Passage to read >>
_ _ _ _

We’re here to help curious Angelenos connect with others, discover the new, navigate the confusing, and even drive some change along the way.

Luna has promised to work hand-in-hand with county officials that Villauneva has battled with during his term. The incoming sheriff has committed to a “180-degree difference” from past leadership. Luna also said he wants a review of department operations and to find the right people to run the county jails. 

My colleagues Frank Stoltze and Emily Elena Dugdale have more details about Luna’s plans when he takes over as sheriff and more on his background — the early experiences with police that shaped him and his controversies with Black Long Beach residents. 

More Election Results

As of right now, there are racesstill too close to call. We do know that the AP called the race for Orange County GOP Rep. Michelle Steel who beat out Jay Chen to hold on to her seat in Congressional District 45. Longtime GOP Riverside Rep. Ken Calvert also kept his seat in a very contentious race. As of Tuesday night, here’s where things stand in the House.

_ _ _ _

What you need to do >>
a. Answer these from the election news excerpt, one per line:
(i) What kind of difference from past leadership has the incoming sheriff committed to?
(ii) In which congressional district did Michelle Steel hold on to her seat?
(iii) Whom did Michelle Steel beat?
b. In the election news excerpt, take everything from "We’re here to" down to "Long Beach residents." and write it out again with "county leaders" substituted for "county officials".
c. Resume the election news excerpt after its final sentence.

_ _ _ _

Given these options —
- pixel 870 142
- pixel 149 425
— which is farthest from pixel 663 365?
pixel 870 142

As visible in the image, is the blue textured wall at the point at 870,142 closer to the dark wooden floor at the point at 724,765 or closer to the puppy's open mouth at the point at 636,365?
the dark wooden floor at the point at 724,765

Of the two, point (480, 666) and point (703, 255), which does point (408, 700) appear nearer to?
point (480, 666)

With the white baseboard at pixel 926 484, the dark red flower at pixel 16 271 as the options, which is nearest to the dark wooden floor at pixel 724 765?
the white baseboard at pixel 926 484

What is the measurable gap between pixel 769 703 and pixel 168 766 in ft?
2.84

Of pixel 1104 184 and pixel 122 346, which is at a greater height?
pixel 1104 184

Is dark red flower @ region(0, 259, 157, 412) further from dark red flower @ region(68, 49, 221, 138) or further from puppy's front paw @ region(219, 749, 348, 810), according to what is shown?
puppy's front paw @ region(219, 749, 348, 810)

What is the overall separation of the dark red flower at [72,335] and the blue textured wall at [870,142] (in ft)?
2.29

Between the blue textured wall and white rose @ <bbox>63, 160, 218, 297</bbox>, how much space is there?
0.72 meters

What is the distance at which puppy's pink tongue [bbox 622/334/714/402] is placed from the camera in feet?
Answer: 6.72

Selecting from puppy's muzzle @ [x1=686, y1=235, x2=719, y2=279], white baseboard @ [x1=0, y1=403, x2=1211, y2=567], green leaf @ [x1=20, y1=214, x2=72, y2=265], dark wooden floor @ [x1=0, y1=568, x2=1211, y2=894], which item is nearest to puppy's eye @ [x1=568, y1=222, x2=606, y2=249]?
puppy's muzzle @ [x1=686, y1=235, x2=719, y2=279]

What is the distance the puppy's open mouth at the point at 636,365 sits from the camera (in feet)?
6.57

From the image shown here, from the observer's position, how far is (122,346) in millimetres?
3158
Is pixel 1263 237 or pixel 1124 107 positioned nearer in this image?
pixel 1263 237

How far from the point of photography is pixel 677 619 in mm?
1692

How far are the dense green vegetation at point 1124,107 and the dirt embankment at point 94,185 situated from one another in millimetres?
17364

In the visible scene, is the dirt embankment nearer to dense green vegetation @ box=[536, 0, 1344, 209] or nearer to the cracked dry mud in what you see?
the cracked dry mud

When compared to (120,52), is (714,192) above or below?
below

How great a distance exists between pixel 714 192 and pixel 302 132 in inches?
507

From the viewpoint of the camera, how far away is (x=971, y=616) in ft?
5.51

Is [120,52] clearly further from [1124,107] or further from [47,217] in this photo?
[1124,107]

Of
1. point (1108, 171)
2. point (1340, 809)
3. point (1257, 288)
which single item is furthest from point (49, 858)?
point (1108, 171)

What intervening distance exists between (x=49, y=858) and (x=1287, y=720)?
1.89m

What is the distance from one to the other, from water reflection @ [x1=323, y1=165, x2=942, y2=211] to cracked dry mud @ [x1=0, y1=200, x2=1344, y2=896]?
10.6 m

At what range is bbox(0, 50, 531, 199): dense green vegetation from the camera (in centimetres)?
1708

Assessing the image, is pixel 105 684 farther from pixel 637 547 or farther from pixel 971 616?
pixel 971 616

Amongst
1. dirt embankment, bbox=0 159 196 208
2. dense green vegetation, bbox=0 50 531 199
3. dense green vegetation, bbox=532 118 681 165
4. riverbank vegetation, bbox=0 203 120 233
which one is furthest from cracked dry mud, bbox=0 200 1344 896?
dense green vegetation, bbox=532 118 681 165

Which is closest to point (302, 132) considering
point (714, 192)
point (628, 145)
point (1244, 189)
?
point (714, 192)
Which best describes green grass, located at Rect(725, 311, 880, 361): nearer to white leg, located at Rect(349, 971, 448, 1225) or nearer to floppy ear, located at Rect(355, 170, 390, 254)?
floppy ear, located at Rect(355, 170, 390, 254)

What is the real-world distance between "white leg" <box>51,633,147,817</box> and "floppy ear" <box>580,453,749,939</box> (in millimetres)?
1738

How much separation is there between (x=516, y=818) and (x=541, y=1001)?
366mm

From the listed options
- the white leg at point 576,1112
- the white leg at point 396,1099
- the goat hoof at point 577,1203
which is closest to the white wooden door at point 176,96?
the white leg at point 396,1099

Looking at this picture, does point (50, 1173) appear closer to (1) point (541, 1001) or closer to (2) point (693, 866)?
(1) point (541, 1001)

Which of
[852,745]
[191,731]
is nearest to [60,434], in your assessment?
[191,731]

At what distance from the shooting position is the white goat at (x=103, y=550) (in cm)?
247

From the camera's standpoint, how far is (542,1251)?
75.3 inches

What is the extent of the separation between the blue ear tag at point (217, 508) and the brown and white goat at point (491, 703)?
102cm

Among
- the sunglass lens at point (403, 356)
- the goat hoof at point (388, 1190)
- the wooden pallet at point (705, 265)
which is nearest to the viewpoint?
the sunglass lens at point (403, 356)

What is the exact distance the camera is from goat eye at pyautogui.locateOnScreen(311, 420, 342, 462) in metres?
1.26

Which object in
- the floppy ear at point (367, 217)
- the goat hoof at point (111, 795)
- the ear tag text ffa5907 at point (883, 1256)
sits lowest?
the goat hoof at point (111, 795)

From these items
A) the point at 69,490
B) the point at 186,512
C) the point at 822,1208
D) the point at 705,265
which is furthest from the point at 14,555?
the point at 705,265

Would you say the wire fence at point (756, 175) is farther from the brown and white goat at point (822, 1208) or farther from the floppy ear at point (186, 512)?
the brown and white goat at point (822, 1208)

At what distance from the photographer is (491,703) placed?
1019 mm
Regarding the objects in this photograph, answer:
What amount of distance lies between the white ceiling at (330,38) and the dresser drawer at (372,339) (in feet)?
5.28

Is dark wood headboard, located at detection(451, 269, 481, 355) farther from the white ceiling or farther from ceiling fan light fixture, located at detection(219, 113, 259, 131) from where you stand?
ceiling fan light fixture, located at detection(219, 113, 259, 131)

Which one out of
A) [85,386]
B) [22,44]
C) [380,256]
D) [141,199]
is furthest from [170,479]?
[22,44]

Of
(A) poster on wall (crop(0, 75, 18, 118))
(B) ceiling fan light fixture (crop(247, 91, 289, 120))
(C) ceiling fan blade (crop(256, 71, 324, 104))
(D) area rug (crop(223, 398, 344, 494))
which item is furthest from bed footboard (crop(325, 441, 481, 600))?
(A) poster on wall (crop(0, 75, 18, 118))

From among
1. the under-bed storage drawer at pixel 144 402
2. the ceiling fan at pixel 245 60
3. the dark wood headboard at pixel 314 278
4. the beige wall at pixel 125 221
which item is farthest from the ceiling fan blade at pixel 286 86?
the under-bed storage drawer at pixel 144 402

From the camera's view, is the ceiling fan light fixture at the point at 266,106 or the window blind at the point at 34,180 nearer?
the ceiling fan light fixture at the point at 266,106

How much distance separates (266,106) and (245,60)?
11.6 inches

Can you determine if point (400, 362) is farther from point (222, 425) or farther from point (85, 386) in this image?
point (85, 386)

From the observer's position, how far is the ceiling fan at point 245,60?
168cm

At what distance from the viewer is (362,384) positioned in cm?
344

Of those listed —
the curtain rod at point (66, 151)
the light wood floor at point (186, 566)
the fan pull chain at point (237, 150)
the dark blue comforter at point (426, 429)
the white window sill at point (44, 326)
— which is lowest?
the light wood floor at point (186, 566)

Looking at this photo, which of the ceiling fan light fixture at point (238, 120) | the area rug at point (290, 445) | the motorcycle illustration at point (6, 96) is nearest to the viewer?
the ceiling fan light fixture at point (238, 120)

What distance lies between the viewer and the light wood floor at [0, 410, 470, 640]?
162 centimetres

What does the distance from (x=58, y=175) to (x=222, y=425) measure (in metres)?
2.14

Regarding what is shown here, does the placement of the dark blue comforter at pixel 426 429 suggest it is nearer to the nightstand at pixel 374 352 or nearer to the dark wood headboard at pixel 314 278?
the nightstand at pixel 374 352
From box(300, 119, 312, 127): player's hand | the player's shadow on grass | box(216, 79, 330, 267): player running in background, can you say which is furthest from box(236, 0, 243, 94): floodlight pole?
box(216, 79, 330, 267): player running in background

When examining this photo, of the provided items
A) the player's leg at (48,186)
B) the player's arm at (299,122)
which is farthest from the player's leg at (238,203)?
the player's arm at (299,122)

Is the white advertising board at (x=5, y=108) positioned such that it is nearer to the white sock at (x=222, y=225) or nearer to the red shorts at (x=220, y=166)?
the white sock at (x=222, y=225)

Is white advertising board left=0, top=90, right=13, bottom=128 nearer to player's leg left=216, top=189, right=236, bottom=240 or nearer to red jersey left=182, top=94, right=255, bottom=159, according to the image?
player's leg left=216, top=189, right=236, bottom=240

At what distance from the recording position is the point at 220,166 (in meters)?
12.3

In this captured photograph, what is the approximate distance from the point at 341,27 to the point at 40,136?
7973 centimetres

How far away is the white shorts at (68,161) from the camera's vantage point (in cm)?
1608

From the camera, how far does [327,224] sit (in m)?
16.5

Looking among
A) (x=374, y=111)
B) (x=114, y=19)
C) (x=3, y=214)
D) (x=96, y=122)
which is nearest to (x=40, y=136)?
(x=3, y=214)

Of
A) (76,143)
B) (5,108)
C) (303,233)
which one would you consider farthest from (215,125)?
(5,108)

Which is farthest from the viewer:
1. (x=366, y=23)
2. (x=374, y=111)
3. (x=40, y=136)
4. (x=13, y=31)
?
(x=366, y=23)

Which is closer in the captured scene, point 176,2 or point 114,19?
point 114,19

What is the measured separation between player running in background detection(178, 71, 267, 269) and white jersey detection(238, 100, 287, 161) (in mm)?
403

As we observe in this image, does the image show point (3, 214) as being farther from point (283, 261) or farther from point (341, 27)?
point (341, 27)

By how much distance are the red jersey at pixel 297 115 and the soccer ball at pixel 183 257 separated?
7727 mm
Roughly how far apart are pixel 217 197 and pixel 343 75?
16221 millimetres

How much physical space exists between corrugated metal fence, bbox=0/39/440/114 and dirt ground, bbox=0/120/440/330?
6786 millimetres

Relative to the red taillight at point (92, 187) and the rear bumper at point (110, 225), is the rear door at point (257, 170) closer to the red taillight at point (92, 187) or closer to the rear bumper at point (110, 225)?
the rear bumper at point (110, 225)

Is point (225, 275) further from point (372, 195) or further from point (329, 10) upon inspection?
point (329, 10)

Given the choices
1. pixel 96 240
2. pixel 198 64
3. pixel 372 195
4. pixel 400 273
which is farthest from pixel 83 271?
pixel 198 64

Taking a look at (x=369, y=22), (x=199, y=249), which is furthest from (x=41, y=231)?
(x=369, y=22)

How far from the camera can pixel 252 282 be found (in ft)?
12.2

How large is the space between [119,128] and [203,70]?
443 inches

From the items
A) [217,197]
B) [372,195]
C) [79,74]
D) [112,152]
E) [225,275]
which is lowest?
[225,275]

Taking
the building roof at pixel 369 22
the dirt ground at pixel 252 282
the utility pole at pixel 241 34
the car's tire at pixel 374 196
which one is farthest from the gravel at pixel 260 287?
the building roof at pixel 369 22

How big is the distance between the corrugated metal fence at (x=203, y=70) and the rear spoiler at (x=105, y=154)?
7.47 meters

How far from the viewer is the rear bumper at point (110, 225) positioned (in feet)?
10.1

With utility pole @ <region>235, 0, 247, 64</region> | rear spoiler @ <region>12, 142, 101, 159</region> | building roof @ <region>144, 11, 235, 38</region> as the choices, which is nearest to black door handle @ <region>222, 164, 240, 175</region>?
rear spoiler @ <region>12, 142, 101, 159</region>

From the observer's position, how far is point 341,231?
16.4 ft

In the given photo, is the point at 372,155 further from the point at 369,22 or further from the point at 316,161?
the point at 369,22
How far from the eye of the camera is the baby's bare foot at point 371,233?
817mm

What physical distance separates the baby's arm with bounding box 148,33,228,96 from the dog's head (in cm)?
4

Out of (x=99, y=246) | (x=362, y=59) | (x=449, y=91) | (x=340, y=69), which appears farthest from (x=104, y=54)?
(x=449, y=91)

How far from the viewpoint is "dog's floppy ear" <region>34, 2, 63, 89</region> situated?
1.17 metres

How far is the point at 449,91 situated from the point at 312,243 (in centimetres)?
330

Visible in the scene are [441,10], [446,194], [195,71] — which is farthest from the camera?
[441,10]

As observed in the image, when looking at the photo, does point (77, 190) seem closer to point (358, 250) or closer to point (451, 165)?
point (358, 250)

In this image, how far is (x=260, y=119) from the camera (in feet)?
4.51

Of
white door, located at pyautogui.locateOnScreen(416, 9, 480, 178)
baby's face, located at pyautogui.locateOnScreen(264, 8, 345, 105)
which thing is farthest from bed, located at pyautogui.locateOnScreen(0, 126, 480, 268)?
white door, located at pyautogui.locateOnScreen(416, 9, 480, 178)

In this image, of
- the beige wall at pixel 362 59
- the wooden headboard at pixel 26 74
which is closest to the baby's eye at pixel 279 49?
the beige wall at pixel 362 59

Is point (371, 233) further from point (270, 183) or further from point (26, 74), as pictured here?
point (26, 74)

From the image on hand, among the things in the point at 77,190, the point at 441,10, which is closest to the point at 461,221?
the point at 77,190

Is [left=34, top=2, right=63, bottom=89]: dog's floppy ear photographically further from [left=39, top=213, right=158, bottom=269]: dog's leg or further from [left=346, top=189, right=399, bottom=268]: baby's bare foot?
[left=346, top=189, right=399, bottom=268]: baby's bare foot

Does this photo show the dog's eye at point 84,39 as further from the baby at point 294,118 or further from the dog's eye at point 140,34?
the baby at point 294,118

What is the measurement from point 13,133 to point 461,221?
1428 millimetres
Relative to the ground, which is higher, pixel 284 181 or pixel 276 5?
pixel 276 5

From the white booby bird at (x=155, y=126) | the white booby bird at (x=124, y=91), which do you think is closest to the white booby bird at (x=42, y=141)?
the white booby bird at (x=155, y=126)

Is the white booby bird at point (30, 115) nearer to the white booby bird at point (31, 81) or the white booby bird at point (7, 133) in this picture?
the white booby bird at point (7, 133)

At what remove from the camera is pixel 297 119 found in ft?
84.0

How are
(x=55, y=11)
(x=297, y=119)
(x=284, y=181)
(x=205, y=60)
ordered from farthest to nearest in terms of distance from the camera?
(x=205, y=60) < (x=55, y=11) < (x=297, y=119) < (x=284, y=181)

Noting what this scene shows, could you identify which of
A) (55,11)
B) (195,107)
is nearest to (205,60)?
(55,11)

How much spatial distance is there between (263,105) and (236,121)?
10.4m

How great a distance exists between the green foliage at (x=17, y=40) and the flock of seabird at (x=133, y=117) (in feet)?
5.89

_ _ _ _

Results for each task >>
a.
(i) A “180-degree difference”
(ii) Congressional District 45
(iii) Jay Chen

b.
We’re here to help curious Angelenos connect with others, discover the new, navigate the confusing, and even drive some change along the way.

Luna has promised to work hand-in-hand with county leaders that Villauneva has battled with during his term. The incoming sheriff has committed to a “180-degree difference” from past leadership. Luna also said he wants a review of department operations and to find the right people to run the county jails. 

My colleagues Frank Stoltze and Emily Elena Dugdale have more details about Luna’s plans when he takes over as sheriff and more on his background — the early experiences with police that shaped him and his controversies with Black Long Beach residents.

c.
More locally, we know that Katy Yaroslavsky won the L.A. City Council Seat in District 5 and in the 13th District Councilman Mitch O'Farrell conceded to challenger Hugo Soto-Martinez. But we are still waiting on L.A. Mayor. Congresswoman Karen Bass has continued to extend her lead on real estate billionaire Rick Caruso. Hopefully, by the time we’re sitting at the table stuffing our mouths with turkey and yams, we’ll know who the next L.A. mayor will be.

As we wait, one thing to keep in mind is something the L.A. County Registrar Dean Logan told my colleague Larry Mantle on our newsroom's public affairs show AirTalk on Monday when it comes to the results:

"...It's hard to tell [what’s going to happen] because some of these contests are very close, but if you see a consistent trend over 3 or 4 updates, then that's usually an indication of....how the remaining ballots are going to fall as well."

As always, stay happy and healthy, folks. There’s more news below — just keep reading.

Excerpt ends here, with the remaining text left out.